** START Excerpt **

8191 posts in 2578 days

#3 posted 10-14-2012 04:23 AM

Basically the left indicator is the diameter of the wheel and the
right indicator is the angle you want.

Except you need the indicators reversed if I understand the
situation correctly.

View thedude50's profile


3603 posts in 2479 days

#4 posted 10-14-2012 04:53 AM

Yes as you are trying to adjust the grinder to the tool rest so you can not simply place the table at 25 degrees the bevel wont be the same because of the wheel Geometry. I discussed this with my wife she is a geometry teacher and said she can figure this out but that some poor woodworking math wiz most likely has already figured this out so I went back to the search engines thank god for Google There I found this link after many hours of searching different phrases. Here is the best answer I have found I will be making these jigs on Monday as I am Off to Pasadena in the morning for the wood show So Many tools so little time the trip should be great but I am on a tight budget as the state is screwing me again.

So if you like me and you want to get good results off your bench grinder so you can go from bench grinder to tormek to Whetstones or how ever you get a razor edge this is the key to setting up your grinder the right way. Click Here for the PDF to cure this Problem

-- Please check out my new stores and

View Wildwood's profile


2306 posts in 2135 days

#5 posted 10-14-2012 08:03 PM

These angle finders with magnetic base will get you close. Can pay a little or lot guess they all about the same.
This will tell you angle of the table in relation to wheel most of the time. I leave the table at 90 degree if free hand sharpening a gouge or skew. I was disappointed with angle finder for set up to do scrappers. So just lay scrapper on table rest and adjust to wheel.

-- Bill

View lwllms's profile


555 posts in 3282 days

#6 posted 10-14-2012 09:21 PM

Because you’re grinding on the tangent of the wheel, the tool rest needs to be set differently for the thickness of each tool. I make grinding templates the same thickness of each of the tools I grind. These are about 3/4” wide and 6” long. I cut a 25º bevel on one end and a 30º bevel on the other. The tool rest is set by eye so that the wheel contacts the bevel of the template, using the desired angle, in the center.

If you set the tool rest for a 3/16” thick tool and grind a 1/8” thick tool your bevel will be more obtuse than desired. If the rest is set for that same 3/16” tool and you grind a 1/4” tool the bevel will be more acute than desired. The grinding templates I make are the easiest way I’ve found to deal with grinding on the tangent of a wheel. Angle finders just don’t work on grinders.

View rance's profile


4258 posts in 3161 days

#7 posted 10-14-2012 09:31 PM

Lance, The pdf you provided seems to be a decent method, however, it may not work equally well for all users. It seems that some of the newer grinders have less and less of the actual wheel exposed thus not allowing a longer stick to be effectively used. The pdf does mention this though. In addition, the grinder table that comes with your Wolverine jig sits even higher, further limiting the use of this kind of jig.

They also do not address the issue of wheel wear affecting its use. That should be considered.

** END Excerpt **

• Required task:
Answer these questions from the forum thread on setting grinder tool rest angles:
1. How wide and how long are the grinding templates described in post #6?
2. Where is the author of post #4 going in the morning, and for what event?
3. At what angle does Bill leave the table when free-hand sharpening a gouge or skew?
The lines that come next have no connection to the forum thread.

** START Items **

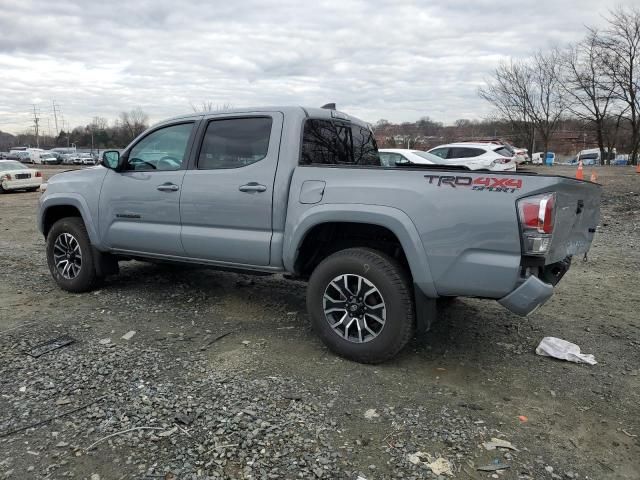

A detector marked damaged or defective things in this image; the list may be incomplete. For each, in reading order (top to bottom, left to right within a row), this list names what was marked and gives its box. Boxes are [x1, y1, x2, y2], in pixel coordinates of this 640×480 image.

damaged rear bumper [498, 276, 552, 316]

** END Items **
** START Items **

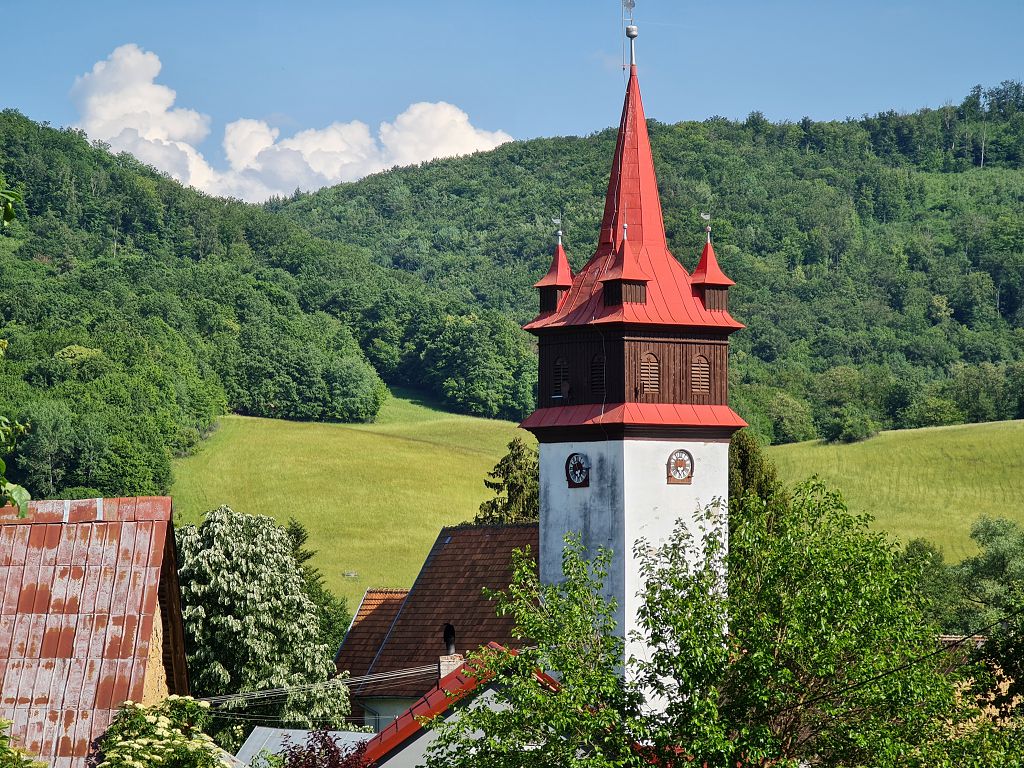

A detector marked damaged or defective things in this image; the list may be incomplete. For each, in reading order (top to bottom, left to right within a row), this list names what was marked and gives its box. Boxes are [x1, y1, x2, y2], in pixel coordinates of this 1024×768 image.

** END Items **

• Answer for this exercise:
1. About 3/4" wide and 6" long.
2. To Pasadena, for the wood show.
3. 90 degrees.